Excerpt:
--------------------

As an emerging resource over the past several years, the sharing economy could change how you commute, travel, rent vacation places and perform daily activities, especially in relation to your business’ growth—and business taxes.

Sharing economies allow individuals and groups to split the expense of technological advancements while not taking on the sole financial responsibility of the product or service.

Also known as the on-demand, gig, or access economy, sharing economies also help alleviate some of the stress of business income tax obligations, especially for the self-employed and small business owners.

Due to the possible tax implications for companies or individuals providing these services, the IRS launched the new Sharing Economy Resource Center website (https://www.irs.gov/businesses/small-businesses-self-employed/sharing-economy-tax-center) designed to help you locate information regarding your tax obligations when participating in sharing economies.

The site offers tips and resources on a variety of topics ranging from filing requirements, estimated tax payments, self-employment taxes, and tips for both individuals performing services and companies providing services.

According to the IRS, the following key points are additional tax issues in the sharing economy:

  • Taxes. Income received from a sharing economy activity is generally taxable, even if the recipient doesn’t receive a Form 1099, W-2 or other income statement.
  • Deductions. For those who qualify, simplified options are available for deducting many business expenses.

--------------------

Supplied records:
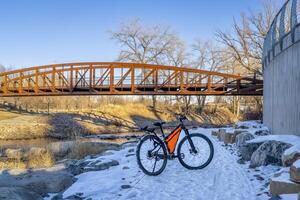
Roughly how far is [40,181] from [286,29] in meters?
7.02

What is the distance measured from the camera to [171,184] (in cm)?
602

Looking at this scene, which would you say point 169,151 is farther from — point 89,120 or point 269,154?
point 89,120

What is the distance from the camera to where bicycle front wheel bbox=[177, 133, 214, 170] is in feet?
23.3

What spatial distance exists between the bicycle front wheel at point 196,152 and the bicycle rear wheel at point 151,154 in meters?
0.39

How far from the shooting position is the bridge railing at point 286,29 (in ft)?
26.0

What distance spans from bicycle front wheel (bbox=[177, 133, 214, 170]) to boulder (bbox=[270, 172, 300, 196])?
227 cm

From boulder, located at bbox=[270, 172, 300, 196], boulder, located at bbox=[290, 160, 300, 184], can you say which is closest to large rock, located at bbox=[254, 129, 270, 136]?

--------------------

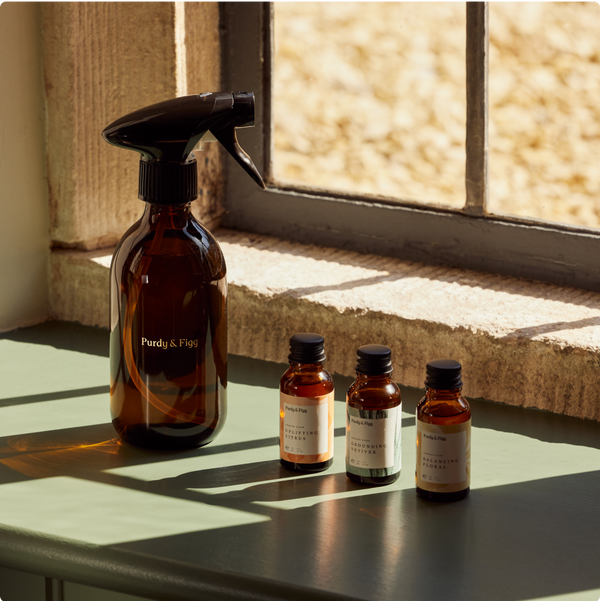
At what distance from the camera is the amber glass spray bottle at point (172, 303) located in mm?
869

--------------------

Tasks for this exercise:
1. In the excerpt on the sharing economy and taxes, what website did the IRS launch?
2. List every topic that the excerpt on the sharing economy and taxes says the IRS site offers tips and resources on.
3. Write what comes next in the excerpt on the sharing economy and taxes, starting after its last bullet point.

Final results:
1. The IRS launched the new Sharing Economy Resource Center website.

2.
- Filing requirements
- Estimated tax payments
- Self-employment taxes
- Tips for both individuals performing services and companies providing services

3.
  • Rentals. Usually, rental income must be reported in full unless the dwelling unit is rented out fewer than 15 days per year, in which case no rental income is reportable. Deductible expenses such as mortgage interest, real estate taxes, casualty losses, maintenance, utilities, insurance and depreciation, reduce the amount of rental income that is subject to tax.
  • Estimated Payments. If you’re involved in the sharing economy, you must remit estimated tax payments during the year to cover your obligation.
  • Payment Options. Estimated tax payments can be made electronically using IRS Direct Pay or through the Treasury Department’s Electronic Federal Tax Payment System.
  • While using the sharing economy, request your employer withhold additional tax from your paycheck, so you won’t end up owing taxes.

Although sharing economies is a developing resource, the tax implications must be understood for both the companies that provide the services and the individuals who perform the services.